LGBTQ advocacy organization GLAAD has released its annual report assessing the representation of sexual diversity in films. It found this last year was the worst since it started collecting data in 2012.

In 2017, out of 109 major motion pictures, only 14 films included characters who identified as LGBTQ. In total, the year’s major studio films had 28 LGBTQ characters. This finding represents a 5.6 percent drop in representation from the films of 2016. Gay men, the report finds, are consistently the most-portrayed demographic. None of the movies released this year featured a transgender character.

“While the number of LGBTQ characters dropped substantially year over year,” said the organization in a summary of its findings, “there was a welcome increase in racial diversity of LGBTQ characters.” This year, the report finds, 16 of the 28 characters represented were people of color. However, none of the 16 were Asian or Pacific Islander.

In response to the findings, GLAAD President and CEO Sarah Kate Ellis is delivering a call to major movie studios, challenging them to raise the volume of sexual orientation representation to 20 percent by 2021 and 50 percent by 2024.

“With wildly successful films like ‘Wonder Woman’ and ‘Black Panther’ proving that audiences want to see diverse stories that haven’t been told before, there is simply no reason for major studios to have such low scores,” said Ellis in a statement. “At a time when the entertainment industry is holding much needed discussions about inclusion, now is the time to ensure the industry takes meaningful action and incorporates LGBTQ stories and creators.”

Representing LGBTQ comic book characters onscreen is a necessary point of growth, says the organization. With comic book–inspired films proving to be automatic box office smashes, GLAAD is calling on screenwriters and studios alike to stay true to a character’s original sexual orientation and not erase it in the screenplay. “Thor: Ragnarok” and “Wonder Woman” both include queer-identifying characters in the original comic books, but neither of those films acknowledged the queer characters’ orientation in the final product.

“Though wide release films this year like ‘Love, Simon,’ ‘Annihilation,’ ‘Blockers,’ and Negasonic and Yukio’s relationship in ‘Deadpool 2’ have raised the bar for LGBTQ images, studios must still do more to ensure that LGBTQ storylines and characters are included in fair and accurate ways,” said GLAAD Director of Entertainment Research and Analysis Megan Townsend.

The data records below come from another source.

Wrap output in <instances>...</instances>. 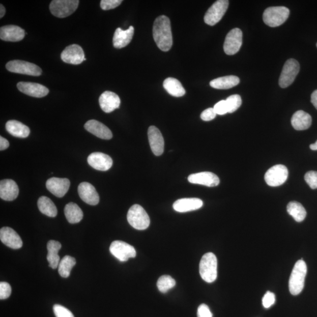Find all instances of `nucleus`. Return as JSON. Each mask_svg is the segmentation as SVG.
Returning a JSON list of instances; mask_svg holds the SVG:
<instances>
[{
	"instance_id": "f257e3e1",
	"label": "nucleus",
	"mask_w": 317,
	"mask_h": 317,
	"mask_svg": "<svg viewBox=\"0 0 317 317\" xmlns=\"http://www.w3.org/2000/svg\"><path fill=\"white\" fill-rule=\"evenodd\" d=\"M153 37L160 50H170L173 45V37L169 18L161 15L156 19L153 26Z\"/></svg>"
},
{
	"instance_id": "f03ea898",
	"label": "nucleus",
	"mask_w": 317,
	"mask_h": 317,
	"mask_svg": "<svg viewBox=\"0 0 317 317\" xmlns=\"http://www.w3.org/2000/svg\"><path fill=\"white\" fill-rule=\"evenodd\" d=\"M307 272L306 263L303 260L297 261L294 266L289 283L290 292L293 296L299 295L303 291Z\"/></svg>"
},
{
	"instance_id": "7ed1b4c3",
	"label": "nucleus",
	"mask_w": 317,
	"mask_h": 317,
	"mask_svg": "<svg viewBox=\"0 0 317 317\" xmlns=\"http://www.w3.org/2000/svg\"><path fill=\"white\" fill-rule=\"evenodd\" d=\"M200 276L205 281L211 283L217 277V260L213 253H206L202 257L199 265Z\"/></svg>"
},
{
	"instance_id": "20e7f679",
	"label": "nucleus",
	"mask_w": 317,
	"mask_h": 317,
	"mask_svg": "<svg viewBox=\"0 0 317 317\" xmlns=\"http://www.w3.org/2000/svg\"><path fill=\"white\" fill-rule=\"evenodd\" d=\"M289 15L290 10L287 7H271L265 11L263 18L266 25L271 27H277L287 20Z\"/></svg>"
},
{
	"instance_id": "39448f33",
	"label": "nucleus",
	"mask_w": 317,
	"mask_h": 317,
	"mask_svg": "<svg viewBox=\"0 0 317 317\" xmlns=\"http://www.w3.org/2000/svg\"><path fill=\"white\" fill-rule=\"evenodd\" d=\"M128 223L136 230H143L150 225V218L142 206L134 205L129 209L127 215Z\"/></svg>"
},
{
	"instance_id": "423d86ee",
	"label": "nucleus",
	"mask_w": 317,
	"mask_h": 317,
	"mask_svg": "<svg viewBox=\"0 0 317 317\" xmlns=\"http://www.w3.org/2000/svg\"><path fill=\"white\" fill-rule=\"evenodd\" d=\"M79 3L78 0H53L49 6V10L54 16L66 18L75 12Z\"/></svg>"
},
{
	"instance_id": "0eeeda50",
	"label": "nucleus",
	"mask_w": 317,
	"mask_h": 317,
	"mask_svg": "<svg viewBox=\"0 0 317 317\" xmlns=\"http://www.w3.org/2000/svg\"><path fill=\"white\" fill-rule=\"evenodd\" d=\"M300 64L295 59L286 61L279 78V85L282 89L289 87L295 81L300 71Z\"/></svg>"
},
{
	"instance_id": "6e6552de",
	"label": "nucleus",
	"mask_w": 317,
	"mask_h": 317,
	"mask_svg": "<svg viewBox=\"0 0 317 317\" xmlns=\"http://www.w3.org/2000/svg\"><path fill=\"white\" fill-rule=\"evenodd\" d=\"M8 71L13 73L32 76H40L42 70L40 67L33 63L21 60L11 61L6 64Z\"/></svg>"
},
{
	"instance_id": "1a4fd4ad",
	"label": "nucleus",
	"mask_w": 317,
	"mask_h": 317,
	"mask_svg": "<svg viewBox=\"0 0 317 317\" xmlns=\"http://www.w3.org/2000/svg\"><path fill=\"white\" fill-rule=\"evenodd\" d=\"M228 5L227 0H218L214 3L205 15L206 24L213 26L218 23L226 13Z\"/></svg>"
},
{
	"instance_id": "9d476101",
	"label": "nucleus",
	"mask_w": 317,
	"mask_h": 317,
	"mask_svg": "<svg viewBox=\"0 0 317 317\" xmlns=\"http://www.w3.org/2000/svg\"><path fill=\"white\" fill-rule=\"evenodd\" d=\"M289 171L284 165H275L267 171L265 181L270 186L276 187L283 184L288 178Z\"/></svg>"
},
{
	"instance_id": "9b49d317",
	"label": "nucleus",
	"mask_w": 317,
	"mask_h": 317,
	"mask_svg": "<svg viewBox=\"0 0 317 317\" xmlns=\"http://www.w3.org/2000/svg\"><path fill=\"white\" fill-rule=\"evenodd\" d=\"M109 250L114 257L122 262H127L130 258H134L136 255L134 247L120 240L113 242L110 244Z\"/></svg>"
},
{
	"instance_id": "f8f14e48",
	"label": "nucleus",
	"mask_w": 317,
	"mask_h": 317,
	"mask_svg": "<svg viewBox=\"0 0 317 317\" xmlns=\"http://www.w3.org/2000/svg\"><path fill=\"white\" fill-rule=\"evenodd\" d=\"M242 43L243 33L242 30L238 28L232 30L225 38L223 46L225 53L228 55L236 54L241 48Z\"/></svg>"
},
{
	"instance_id": "ddd939ff",
	"label": "nucleus",
	"mask_w": 317,
	"mask_h": 317,
	"mask_svg": "<svg viewBox=\"0 0 317 317\" xmlns=\"http://www.w3.org/2000/svg\"><path fill=\"white\" fill-rule=\"evenodd\" d=\"M61 58L64 63L73 65L81 64L86 60L83 49L77 44L68 46L61 53Z\"/></svg>"
},
{
	"instance_id": "4468645a",
	"label": "nucleus",
	"mask_w": 317,
	"mask_h": 317,
	"mask_svg": "<svg viewBox=\"0 0 317 317\" xmlns=\"http://www.w3.org/2000/svg\"><path fill=\"white\" fill-rule=\"evenodd\" d=\"M70 186V181L67 178H52L46 182L47 189L53 195L63 197L68 192Z\"/></svg>"
},
{
	"instance_id": "2eb2a0df",
	"label": "nucleus",
	"mask_w": 317,
	"mask_h": 317,
	"mask_svg": "<svg viewBox=\"0 0 317 317\" xmlns=\"http://www.w3.org/2000/svg\"><path fill=\"white\" fill-rule=\"evenodd\" d=\"M17 88L21 93L32 97L43 98L49 93L47 87L37 83L20 82L17 83Z\"/></svg>"
},
{
	"instance_id": "dca6fc26",
	"label": "nucleus",
	"mask_w": 317,
	"mask_h": 317,
	"mask_svg": "<svg viewBox=\"0 0 317 317\" xmlns=\"http://www.w3.org/2000/svg\"><path fill=\"white\" fill-rule=\"evenodd\" d=\"M88 163L95 169L107 171L112 167L113 160L108 155L101 152H94L88 158Z\"/></svg>"
},
{
	"instance_id": "f3484780",
	"label": "nucleus",
	"mask_w": 317,
	"mask_h": 317,
	"mask_svg": "<svg viewBox=\"0 0 317 317\" xmlns=\"http://www.w3.org/2000/svg\"><path fill=\"white\" fill-rule=\"evenodd\" d=\"M151 150L156 156H160L164 152V139L161 132L155 126H151L148 132Z\"/></svg>"
},
{
	"instance_id": "a211bd4d",
	"label": "nucleus",
	"mask_w": 317,
	"mask_h": 317,
	"mask_svg": "<svg viewBox=\"0 0 317 317\" xmlns=\"http://www.w3.org/2000/svg\"><path fill=\"white\" fill-rule=\"evenodd\" d=\"M0 240L6 246L13 249H19L22 246V241L16 232L9 227L0 230Z\"/></svg>"
},
{
	"instance_id": "6ab92c4d",
	"label": "nucleus",
	"mask_w": 317,
	"mask_h": 317,
	"mask_svg": "<svg viewBox=\"0 0 317 317\" xmlns=\"http://www.w3.org/2000/svg\"><path fill=\"white\" fill-rule=\"evenodd\" d=\"M188 181L193 184L208 187H215L219 185L220 179L215 174L209 171H204L189 176Z\"/></svg>"
},
{
	"instance_id": "aec40b11",
	"label": "nucleus",
	"mask_w": 317,
	"mask_h": 317,
	"mask_svg": "<svg viewBox=\"0 0 317 317\" xmlns=\"http://www.w3.org/2000/svg\"><path fill=\"white\" fill-rule=\"evenodd\" d=\"M99 102L103 111L110 113L120 108L121 99L116 93L110 91H105L99 97Z\"/></svg>"
},
{
	"instance_id": "412c9836",
	"label": "nucleus",
	"mask_w": 317,
	"mask_h": 317,
	"mask_svg": "<svg viewBox=\"0 0 317 317\" xmlns=\"http://www.w3.org/2000/svg\"><path fill=\"white\" fill-rule=\"evenodd\" d=\"M79 197L86 204L92 206L97 205L99 196L93 185L88 182H82L78 188Z\"/></svg>"
},
{
	"instance_id": "4be33fe9",
	"label": "nucleus",
	"mask_w": 317,
	"mask_h": 317,
	"mask_svg": "<svg viewBox=\"0 0 317 317\" xmlns=\"http://www.w3.org/2000/svg\"><path fill=\"white\" fill-rule=\"evenodd\" d=\"M87 131L102 139H112V133L106 125L96 120H90L84 125Z\"/></svg>"
},
{
	"instance_id": "5701e85b",
	"label": "nucleus",
	"mask_w": 317,
	"mask_h": 317,
	"mask_svg": "<svg viewBox=\"0 0 317 317\" xmlns=\"http://www.w3.org/2000/svg\"><path fill=\"white\" fill-rule=\"evenodd\" d=\"M25 35V31L17 25H6L0 28V38L3 41H20L23 40Z\"/></svg>"
},
{
	"instance_id": "b1692460",
	"label": "nucleus",
	"mask_w": 317,
	"mask_h": 317,
	"mask_svg": "<svg viewBox=\"0 0 317 317\" xmlns=\"http://www.w3.org/2000/svg\"><path fill=\"white\" fill-rule=\"evenodd\" d=\"M203 205V201L200 198H184L176 201L173 208L175 211L185 213L199 209Z\"/></svg>"
},
{
	"instance_id": "393cba45",
	"label": "nucleus",
	"mask_w": 317,
	"mask_h": 317,
	"mask_svg": "<svg viewBox=\"0 0 317 317\" xmlns=\"http://www.w3.org/2000/svg\"><path fill=\"white\" fill-rule=\"evenodd\" d=\"M19 189L14 181L5 179L0 182V197L6 201H13L17 198Z\"/></svg>"
},
{
	"instance_id": "a878e982",
	"label": "nucleus",
	"mask_w": 317,
	"mask_h": 317,
	"mask_svg": "<svg viewBox=\"0 0 317 317\" xmlns=\"http://www.w3.org/2000/svg\"><path fill=\"white\" fill-rule=\"evenodd\" d=\"M134 34V28L130 26L127 30L118 28L114 33L113 44L114 48L121 49L127 47L131 43Z\"/></svg>"
},
{
	"instance_id": "bb28decb",
	"label": "nucleus",
	"mask_w": 317,
	"mask_h": 317,
	"mask_svg": "<svg viewBox=\"0 0 317 317\" xmlns=\"http://www.w3.org/2000/svg\"><path fill=\"white\" fill-rule=\"evenodd\" d=\"M311 117L303 110H298L294 113L292 118L293 127L297 131H304L311 127Z\"/></svg>"
},
{
	"instance_id": "cd10ccee",
	"label": "nucleus",
	"mask_w": 317,
	"mask_h": 317,
	"mask_svg": "<svg viewBox=\"0 0 317 317\" xmlns=\"http://www.w3.org/2000/svg\"><path fill=\"white\" fill-rule=\"evenodd\" d=\"M6 129L11 135L20 138H26L30 133V129L21 122L15 120H10L6 124Z\"/></svg>"
},
{
	"instance_id": "c85d7f7f",
	"label": "nucleus",
	"mask_w": 317,
	"mask_h": 317,
	"mask_svg": "<svg viewBox=\"0 0 317 317\" xmlns=\"http://www.w3.org/2000/svg\"><path fill=\"white\" fill-rule=\"evenodd\" d=\"M239 83L240 79L238 76L228 75L212 80L210 85L215 89L228 90L238 85Z\"/></svg>"
},
{
	"instance_id": "c756f323",
	"label": "nucleus",
	"mask_w": 317,
	"mask_h": 317,
	"mask_svg": "<svg viewBox=\"0 0 317 317\" xmlns=\"http://www.w3.org/2000/svg\"><path fill=\"white\" fill-rule=\"evenodd\" d=\"M61 248L60 242L55 240H50L47 244L48 254L47 261L49 262V267L52 269H56L60 264V256L59 252Z\"/></svg>"
},
{
	"instance_id": "7c9ffc66",
	"label": "nucleus",
	"mask_w": 317,
	"mask_h": 317,
	"mask_svg": "<svg viewBox=\"0 0 317 317\" xmlns=\"http://www.w3.org/2000/svg\"><path fill=\"white\" fill-rule=\"evenodd\" d=\"M163 87L171 96L181 97L186 94L184 88L177 79L167 78L163 82Z\"/></svg>"
},
{
	"instance_id": "2f4dec72",
	"label": "nucleus",
	"mask_w": 317,
	"mask_h": 317,
	"mask_svg": "<svg viewBox=\"0 0 317 317\" xmlns=\"http://www.w3.org/2000/svg\"><path fill=\"white\" fill-rule=\"evenodd\" d=\"M64 213L69 223H78L83 219V214L81 208L74 204H68L64 209Z\"/></svg>"
},
{
	"instance_id": "473e14b6",
	"label": "nucleus",
	"mask_w": 317,
	"mask_h": 317,
	"mask_svg": "<svg viewBox=\"0 0 317 317\" xmlns=\"http://www.w3.org/2000/svg\"><path fill=\"white\" fill-rule=\"evenodd\" d=\"M37 205L40 211L44 215L50 217H55L57 215L56 207L50 198L42 196L38 199Z\"/></svg>"
},
{
	"instance_id": "72a5a7b5",
	"label": "nucleus",
	"mask_w": 317,
	"mask_h": 317,
	"mask_svg": "<svg viewBox=\"0 0 317 317\" xmlns=\"http://www.w3.org/2000/svg\"><path fill=\"white\" fill-rule=\"evenodd\" d=\"M287 212L297 222H301L307 216V212L303 206L297 201H291L287 205Z\"/></svg>"
},
{
	"instance_id": "f704fd0d",
	"label": "nucleus",
	"mask_w": 317,
	"mask_h": 317,
	"mask_svg": "<svg viewBox=\"0 0 317 317\" xmlns=\"http://www.w3.org/2000/svg\"><path fill=\"white\" fill-rule=\"evenodd\" d=\"M76 265L75 258L66 255L60 262L59 265V273L60 276L64 278L70 276L71 271Z\"/></svg>"
},
{
	"instance_id": "c9c22d12",
	"label": "nucleus",
	"mask_w": 317,
	"mask_h": 317,
	"mask_svg": "<svg viewBox=\"0 0 317 317\" xmlns=\"http://www.w3.org/2000/svg\"><path fill=\"white\" fill-rule=\"evenodd\" d=\"M176 285V281L170 276H162L159 278L157 282V287L159 291L162 293H166L169 290L174 288Z\"/></svg>"
},
{
	"instance_id": "e433bc0d",
	"label": "nucleus",
	"mask_w": 317,
	"mask_h": 317,
	"mask_svg": "<svg viewBox=\"0 0 317 317\" xmlns=\"http://www.w3.org/2000/svg\"><path fill=\"white\" fill-rule=\"evenodd\" d=\"M228 113H234L238 110L242 104L241 97L239 95H233L228 97L226 100Z\"/></svg>"
},
{
	"instance_id": "4c0bfd02",
	"label": "nucleus",
	"mask_w": 317,
	"mask_h": 317,
	"mask_svg": "<svg viewBox=\"0 0 317 317\" xmlns=\"http://www.w3.org/2000/svg\"><path fill=\"white\" fill-rule=\"evenodd\" d=\"M53 310L56 317H74L71 311L62 305L55 304L53 305Z\"/></svg>"
},
{
	"instance_id": "58836bf2",
	"label": "nucleus",
	"mask_w": 317,
	"mask_h": 317,
	"mask_svg": "<svg viewBox=\"0 0 317 317\" xmlns=\"http://www.w3.org/2000/svg\"><path fill=\"white\" fill-rule=\"evenodd\" d=\"M304 179L312 189H317V171H308L305 175Z\"/></svg>"
},
{
	"instance_id": "ea45409f",
	"label": "nucleus",
	"mask_w": 317,
	"mask_h": 317,
	"mask_svg": "<svg viewBox=\"0 0 317 317\" xmlns=\"http://www.w3.org/2000/svg\"><path fill=\"white\" fill-rule=\"evenodd\" d=\"M122 3V0H102L101 7L104 10H112L120 6Z\"/></svg>"
},
{
	"instance_id": "a19ab883",
	"label": "nucleus",
	"mask_w": 317,
	"mask_h": 317,
	"mask_svg": "<svg viewBox=\"0 0 317 317\" xmlns=\"http://www.w3.org/2000/svg\"><path fill=\"white\" fill-rule=\"evenodd\" d=\"M276 302V296L273 293L267 292L263 298L262 303L263 307L269 308L272 306Z\"/></svg>"
},
{
	"instance_id": "79ce46f5",
	"label": "nucleus",
	"mask_w": 317,
	"mask_h": 317,
	"mask_svg": "<svg viewBox=\"0 0 317 317\" xmlns=\"http://www.w3.org/2000/svg\"><path fill=\"white\" fill-rule=\"evenodd\" d=\"M11 294L10 285L6 282H0V299L5 300L9 298Z\"/></svg>"
},
{
	"instance_id": "37998d69",
	"label": "nucleus",
	"mask_w": 317,
	"mask_h": 317,
	"mask_svg": "<svg viewBox=\"0 0 317 317\" xmlns=\"http://www.w3.org/2000/svg\"><path fill=\"white\" fill-rule=\"evenodd\" d=\"M214 109L217 114L223 116L228 113V108L226 100H221L214 106Z\"/></svg>"
},
{
	"instance_id": "c03bdc74",
	"label": "nucleus",
	"mask_w": 317,
	"mask_h": 317,
	"mask_svg": "<svg viewBox=\"0 0 317 317\" xmlns=\"http://www.w3.org/2000/svg\"><path fill=\"white\" fill-rule=\"evenodd\" d=\"M217 114L213 108H210L204 110L201 113V119L204 121H212L216 118Z\"/></svg>"
},
{
	"instance_id": "a18cd8bd",
	"label": "nucleus",
	"mask_w": 317,
	"mask_h": 317,
	"mask_svg": "<svg viewBox=\"0 0 317 317\" xmlns=\"http://www.w3.org/2000/svg\"><path fill=\"white\" fill-rule=\"evenodd\" d=\"M197 317H213V314L209 307L205 304H202L198 307Z\"/></svg>"
},
{
	"instance_id": "49530a36",
	"label": "nucleus",
	"mask_w": 317,
	"mask_h": 317,
	"mask_svg": "<svg viewBox=\"0 0 317 317\" xmlns=\"http://www.w3.org/2000/svg\"><path fill=\"white\" fill-rule=\"evenodd\" d=\"M9 142L3 136H0V150L4 151L9 147Z\"/></svg>"
},
{
	"instance_id": "de8ad7c7",
	"label": "nucleus",
	"mask_w": 317,
	"mask_h": 317,
	"mask_svg": "<svg viewBox=\"0 0 317 317\" xmlns=\"http://www.w3.org/2000/svg\"><path fill=\"white\" fill-rule=\"evenodd\" d=\"M311 102L317 109V90L313 92L311 97Z\"/></svg>"
},
{
	"instance_id": "09e8293b",
	"label": "nucleus",
	"mask_w": 317,
	"mask_h": 317,
	"mask_svg": "<svg viewBox=\"0 0 317 317\" xmlns=\"http://www.w3.org/2000/svg\"><path fill=\"white\" fill-rule=\"evenodd\" d=\"M6 14L5 7L2 5H0V18H3Z\"/></svg>"
},
{
	"instance_id": "8fccbe9b",
	"label": "nucleus",
	"mask_w": 317,
	"mask_h": 317,
	"mask_svg": "<svg viewBox=\"0 0 317 317\" xmlns=\"http://www.w3.org/2000/svg\"><path fill=\"white\" fill-rule=\"evenodd\" d=\"M310 148L312 151H317V140L315 143L310 145Z\"/></svg>"
},
{
	"instance_id": "3c124183",
	"label": "nucleus",
	"mask_w": 317,
	"mask_h": 317,
	"mask_svg": "<svg viewBox=\"0 0 317 317\" xmlns=\"http://www.w3.org/2000/svg\"><path fill=\"white\" fill-rule=\"evenodd\" d=\"M316 47H317V43H316Z\"/></svg>"
}]
</instances>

The report also proposed that studios begin incorporating LGBTQ characters’ sexual orientation into the crux of the film’s plot and avoid making it subtextual or open to interpretation. Too often, the organization claims, queer characters are expendable, nonessential, or a punch line to a film’s dramatic structure.

GLAAD’s Studio Responsibility Index also grades the major film studios when it comes to the inclusivity of their yearly canons. Both 20th Century Fox and Universal got an “insufficient” classification. Paramount, Sony, and Disney were labeled with a “poor” ranking. Lionsgate and Warner Bros. got a “failing” grade from the organization.

The report’s methodology relies on the Vito Russo Test—films must contain a character who identifies on the LGBTQ spectrum, orientation must not solely define the nature of the role, and the character must be entwined in the plot to the degree that their presence is essential.

Of the 14 films featuring LGBTQ characters in 2017, nine passed the test—the same number as in 2016.